**GOAL OF THE EXERCISE**.
Retype word for word the lines of the data below, from the first to the one bearing "GUERRE 1914- 1918", with that one included.

**Scraped caption text data**.
————————
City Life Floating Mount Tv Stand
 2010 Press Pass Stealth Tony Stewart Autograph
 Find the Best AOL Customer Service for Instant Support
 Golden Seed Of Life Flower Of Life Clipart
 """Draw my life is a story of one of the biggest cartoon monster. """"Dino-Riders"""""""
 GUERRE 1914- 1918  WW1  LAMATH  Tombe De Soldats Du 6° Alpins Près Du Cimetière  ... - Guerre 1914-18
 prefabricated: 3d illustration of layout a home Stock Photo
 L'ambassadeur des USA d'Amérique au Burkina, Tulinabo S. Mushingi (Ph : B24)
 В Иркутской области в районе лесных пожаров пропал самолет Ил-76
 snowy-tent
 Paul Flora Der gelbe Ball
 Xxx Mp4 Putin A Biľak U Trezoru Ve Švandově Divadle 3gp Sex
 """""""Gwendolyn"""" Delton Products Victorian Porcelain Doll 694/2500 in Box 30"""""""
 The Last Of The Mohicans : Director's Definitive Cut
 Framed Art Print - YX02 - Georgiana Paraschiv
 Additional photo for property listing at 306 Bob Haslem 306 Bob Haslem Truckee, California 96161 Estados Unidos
————————
**RESPONSE AREA**.
City Life Floating Mount Tv Stand
 2010 Press Pass Stealth Tony Stewart Autograph
 Find the Best AOL Customer Service for Instant Support
 Golden Seed Of Life Flower Of Life Clipart
 """Draw my life is a story of one of the biggest cartoon monster. """"Dino-Riders"""""""
 GUERRE 1914- 1918  WW1  LAMATH  Tombe De Soldats Du 6° Alpins Près Du Cimetière  ... - Guerre 1914-18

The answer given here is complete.